Hi @kevbonham, is this what you are looking for?
# Import Libraries
using Turing
using Turing: Variational
using Distributions
using Distances
using PyPlot
using StatsFuns
import Random
using Flux
import LinearAlgebra
# Squared-exponential covariance function
sqexp_cov_fn(D, phi, eps=1e-3) = exp.(-D^2 / phi) + LinearAlgebra.I * eps
# Exponential covariance function
exp_cov_fn(D, phi) = exp.(-D / phi)
@model function GP(y, X, m=0, s=1, cov_fn=exp_cov_fn)
# Dimensions of predictors .
N, P = size(X)
# Distance matrix.
D = pairwise(Distances.Euclidean(), X, dims=1)
# Priors.
mu ~ Normal(m, s)
sig2 ~ LogNormal(0, 1)
phi ~ LogNormal(0, 1)
# Realized covariance function
K = cov_fn(D, phi)
# Sampling Distribution.
# The latent variables have been marginalized out here,
# so there's only one level.
y ~ MvNormal(mu * ones(N), K + sig2 * LinearAlgebra.I(N))
end
Note that when N is large, this model will be really slow. There are several ways to speed up:
- Use a low-rank approximation (e.g. predictive process). This can scale to potentially N=50000. I haven’t tried it myself in Turing, but I believe this should be doable in Turing.

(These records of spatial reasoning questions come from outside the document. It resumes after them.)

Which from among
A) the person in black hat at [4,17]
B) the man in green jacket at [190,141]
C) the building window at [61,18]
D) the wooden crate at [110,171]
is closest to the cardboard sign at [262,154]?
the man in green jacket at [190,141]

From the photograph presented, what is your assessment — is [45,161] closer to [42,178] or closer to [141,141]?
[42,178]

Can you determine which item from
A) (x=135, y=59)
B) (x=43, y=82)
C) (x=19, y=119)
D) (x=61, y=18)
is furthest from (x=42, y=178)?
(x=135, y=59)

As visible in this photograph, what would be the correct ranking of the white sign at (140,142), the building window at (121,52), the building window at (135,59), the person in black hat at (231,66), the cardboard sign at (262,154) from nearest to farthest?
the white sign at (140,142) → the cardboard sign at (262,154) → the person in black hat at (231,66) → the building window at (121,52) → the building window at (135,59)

It’s not that bad to implement from scratch either.
- GP for Big Data: [1309.6835] Gaussian Processes for Big Data
# Generate some non-linear data
N = 150
X = randn(N, 1) * 3
y = sin.(vec(X)) + randn(N) * 0.1
plt.scatter(vec(X), y)
# Fit via ADVI. You can also use HMC.
Random.seed!(0)
m = GP(y, X)
q0 = Variational.meanfield(m) # initialize variational distribution (optional)

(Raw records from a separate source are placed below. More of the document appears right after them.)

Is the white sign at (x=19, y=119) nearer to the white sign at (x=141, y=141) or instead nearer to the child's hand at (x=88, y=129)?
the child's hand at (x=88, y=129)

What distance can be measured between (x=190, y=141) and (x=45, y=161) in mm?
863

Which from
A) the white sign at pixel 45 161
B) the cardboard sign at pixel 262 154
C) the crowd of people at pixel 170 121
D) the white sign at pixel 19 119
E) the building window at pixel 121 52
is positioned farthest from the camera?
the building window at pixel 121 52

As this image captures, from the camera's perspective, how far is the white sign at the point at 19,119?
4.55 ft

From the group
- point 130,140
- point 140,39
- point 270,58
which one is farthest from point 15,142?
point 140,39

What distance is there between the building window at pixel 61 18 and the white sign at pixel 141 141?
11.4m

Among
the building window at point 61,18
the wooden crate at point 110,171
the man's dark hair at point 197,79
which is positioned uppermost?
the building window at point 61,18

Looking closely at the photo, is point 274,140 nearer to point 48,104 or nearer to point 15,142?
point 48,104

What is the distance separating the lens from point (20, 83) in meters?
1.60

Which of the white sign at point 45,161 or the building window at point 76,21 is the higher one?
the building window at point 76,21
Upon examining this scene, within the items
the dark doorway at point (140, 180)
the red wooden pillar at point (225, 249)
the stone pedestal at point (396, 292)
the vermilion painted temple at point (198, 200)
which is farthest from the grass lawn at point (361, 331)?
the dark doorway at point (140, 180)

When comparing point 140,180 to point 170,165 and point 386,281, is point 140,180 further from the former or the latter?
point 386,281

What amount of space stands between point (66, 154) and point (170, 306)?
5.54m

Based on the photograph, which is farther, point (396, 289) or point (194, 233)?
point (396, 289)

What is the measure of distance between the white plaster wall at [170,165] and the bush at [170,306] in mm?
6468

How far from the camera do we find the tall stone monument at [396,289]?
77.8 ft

advi = ADVI(1, 2000) # num_elbo_samples, max_iters
@time q = vi(m, advi, q0, optimizer=Flux.ADAM(1e-1));
# Alternatively, fit via HMC.
# Random.seed!(0)
# chain = sample(GP(y, X), HMC(0.01, 100), 200)
You need to write a bit of code to extract the posterior samples, make predictions, and make the plots; which could be difficult if you haven’t used Turing / implemented GP’s before. Here’s an image of the data I generated (dots), with posterior predictive mean at 100 new locations (red line), and the 95% credible region (red shaded region).
I have a complete example here which shows how to obtain predictions and generate the plot.
EDIT: After reading your post more carefully, I think what you really want, instead of a GP, is a carefully thought out mixed effects model, with random effects for each “subject”, and fixed effects for the obesity indicator, “timepoint”, and “nutrient” variables; the response variable being “bug”. You may need to transform “bug” if the range of values is not amenable to a Normal distribution. You’ll also have to prep the predictors (covariates). e.g. “subject” is categorical, so “1,2,3,4” should not be used directly in your design matrix X; instead you should use indicator variables to refer to each subject. ML people call this one-hot… Anyway, bottom-line, you probably don’t need a GP in this case. You may want to check out lmer4 in R for fitting mixed effects models.